Vocabulary Management at W3C (Draft)

OBSOLETE. See Vocabulary Services instead.

Comments to ivan@w3.org and sandro@w3org, or w3c-semweb-cg@w3.org (archive)

Latest version at: http://www.w3.org/2013/02/vrc
Old versions and diffs at: http://www.w3.org/2013/02/vrc-history/
This is $Revision: 1.24 $ $Date: 2013-06-20 08:08:51 $


One of the major stumbling blocks in deploying RDF has been the difficulty data providers have in determining which vocabularies to use. For example, a publisher of scientific papers who wants to embed document metadata in the web pages about each paper has to make an extensive search to find the possible vocabularies and gather the data to decide which among them are appropriate for this use. Many vocabularies may already exist, but they are difficult to find; there may be more than one on the same subject area, but it is not clear which ones have a reasonable level of stability and community acceptance; or there may be none, i.e. one may have to be developed in which case it is unclear how to make the community know about the existence of such a vocabulary.

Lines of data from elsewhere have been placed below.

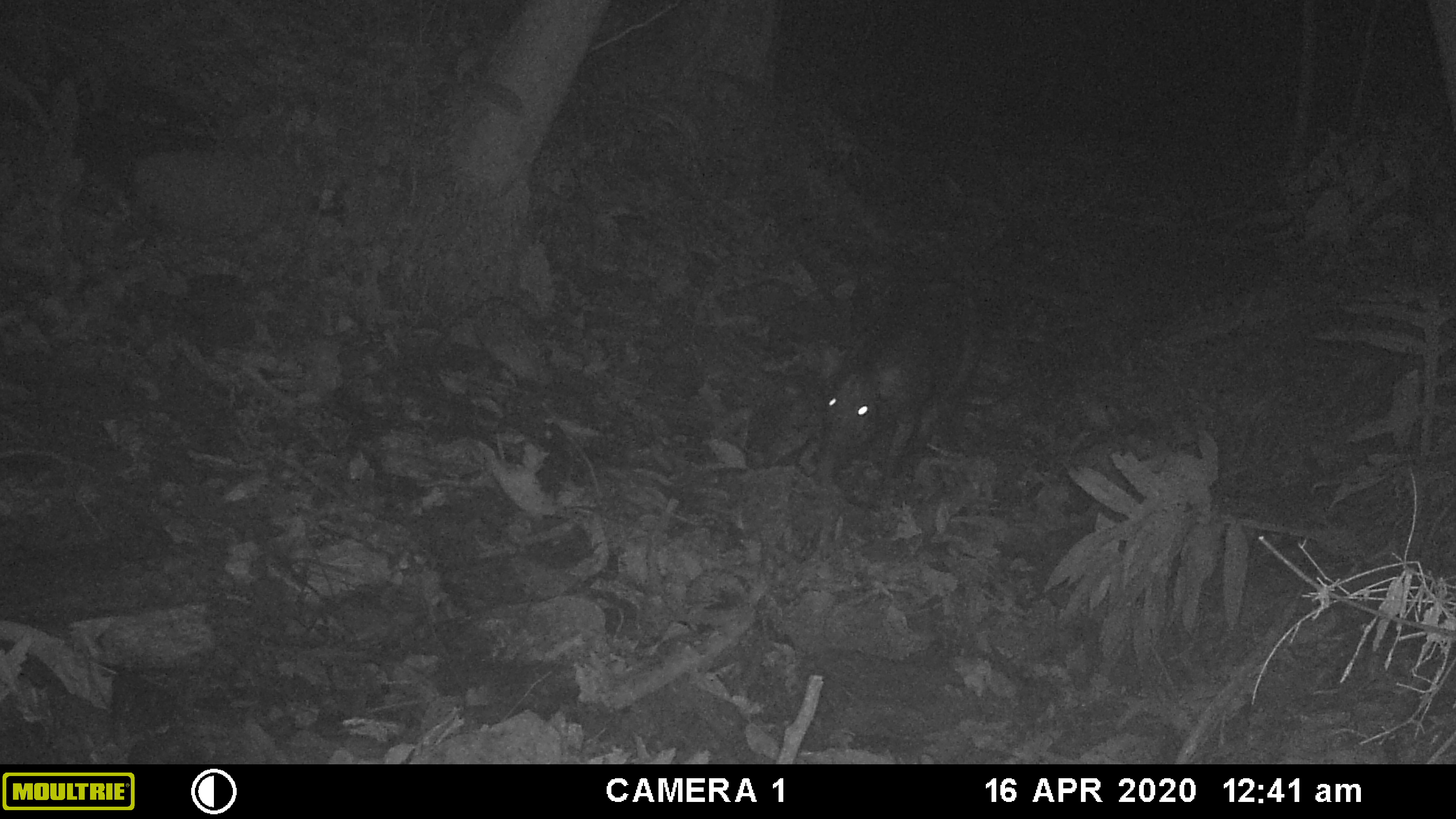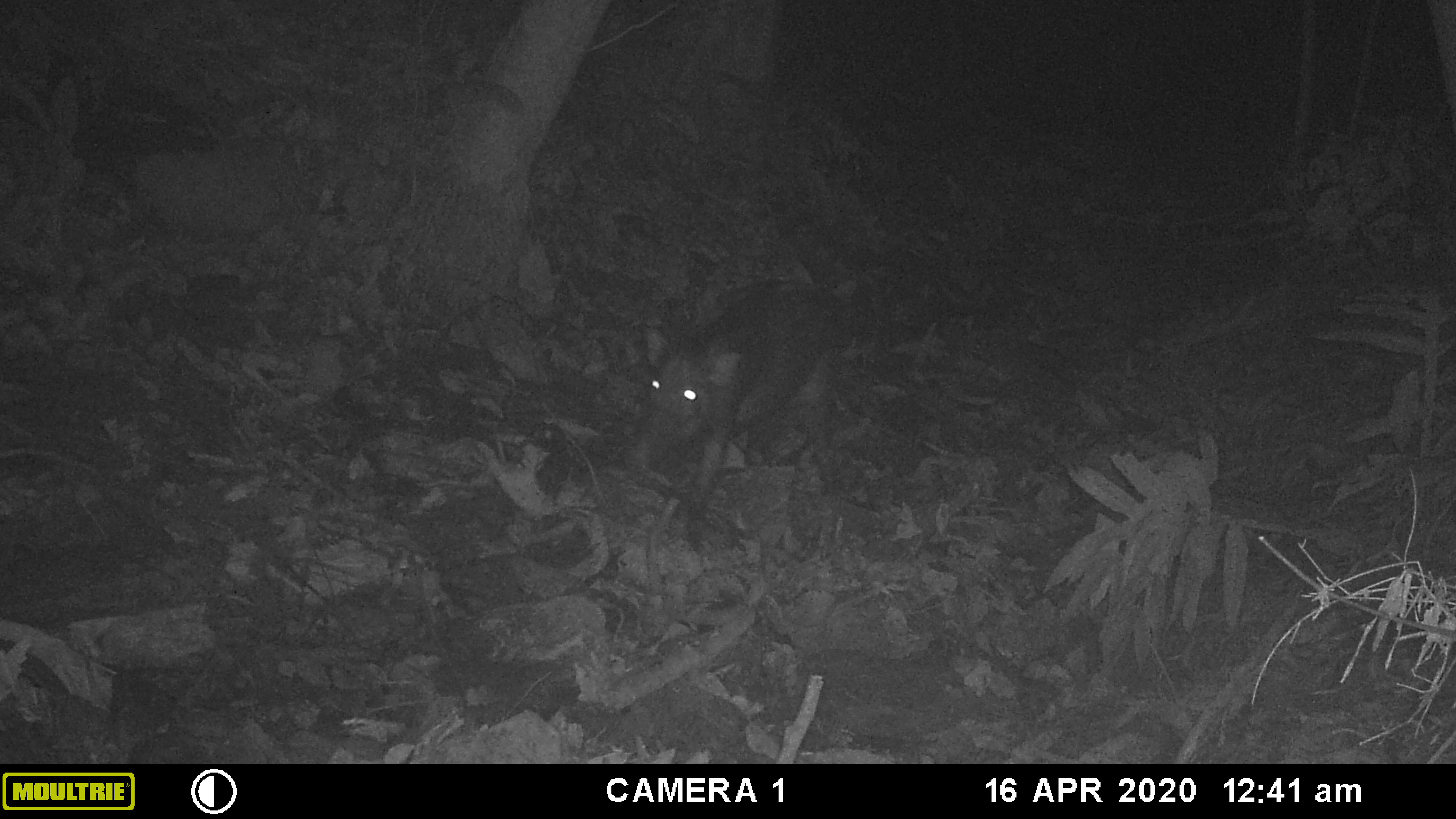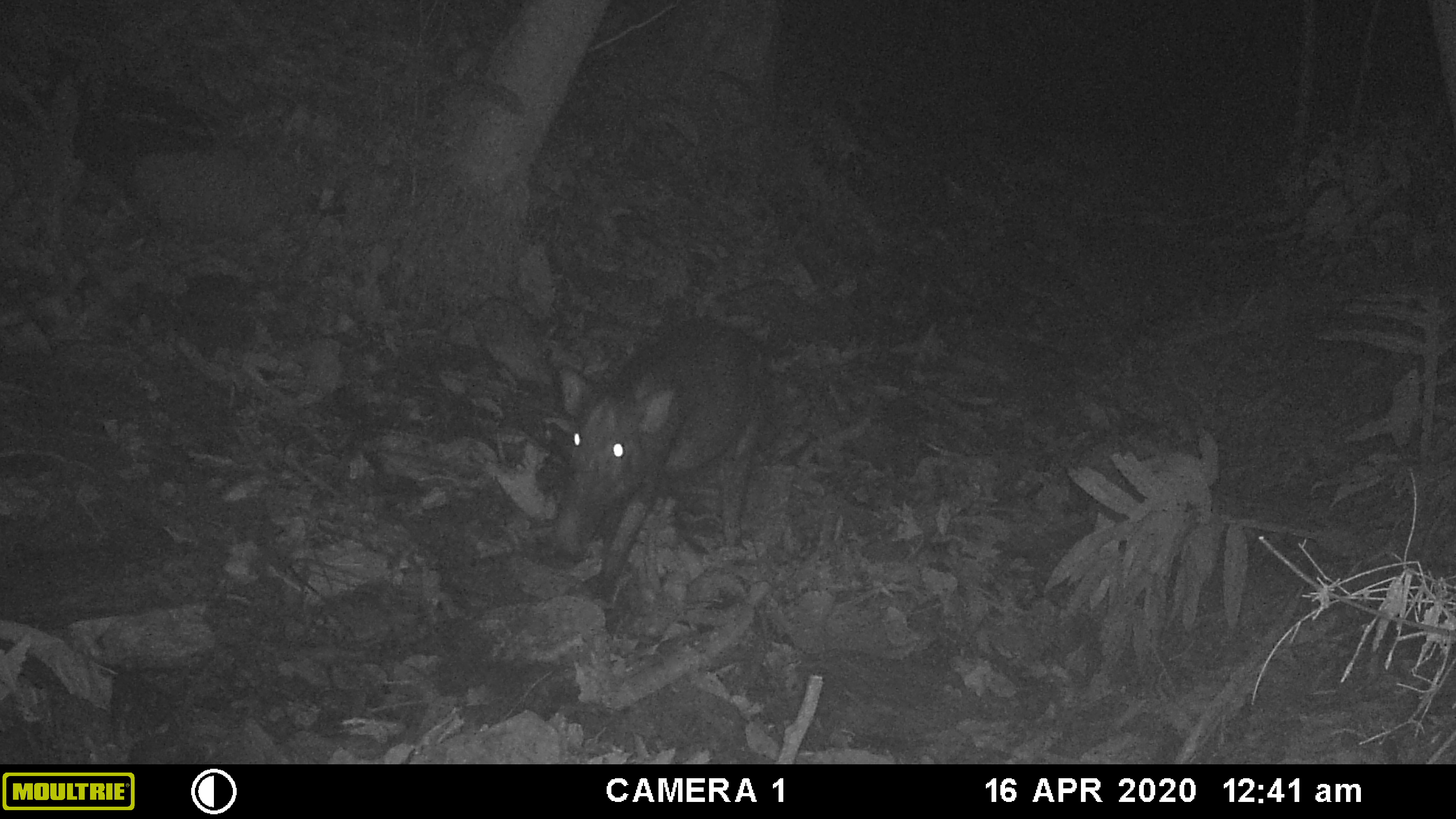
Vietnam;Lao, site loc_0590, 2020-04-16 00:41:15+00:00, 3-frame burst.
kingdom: Animalia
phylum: Chordata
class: Mammalia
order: Artiodactyla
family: Suidae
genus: Sus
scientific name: Sus scrofa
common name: eurasian wild pig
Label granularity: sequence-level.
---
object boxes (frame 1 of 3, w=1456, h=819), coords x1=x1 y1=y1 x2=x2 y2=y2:
eurasian wild pig: x1=818 y1=274 x2=985 y2=494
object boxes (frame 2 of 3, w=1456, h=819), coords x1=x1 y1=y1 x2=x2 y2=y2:
eurasian wild pig: x1=625 y1=277 x2=851 y2=514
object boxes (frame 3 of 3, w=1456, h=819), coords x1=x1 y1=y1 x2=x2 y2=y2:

There have been several attempts to create vocabulary catalogs, indexes, etc. but none of them has gained a general acceptance and few have remained up for very long. The latest notable attempt is LOV, created and maintained by Bernard Vatant (Mondeca) and Pierre-Yves Vandenbussche (DERI) as part of the DataLift project. Other application areas have more specific, application-dependent catalogs; e.g., the HCLS community has established such application-specific "ontology portals" (vocabulary hosting and/or directory services) as NCBO and OBO. (Note that for the purposes of this document, the terms "ontology" and "vocabulary" are synonyms.) Unfortunately, many of the cataloging projects in the past relied on a specific project or some individuals and they became, more often than not, obsolete after a while.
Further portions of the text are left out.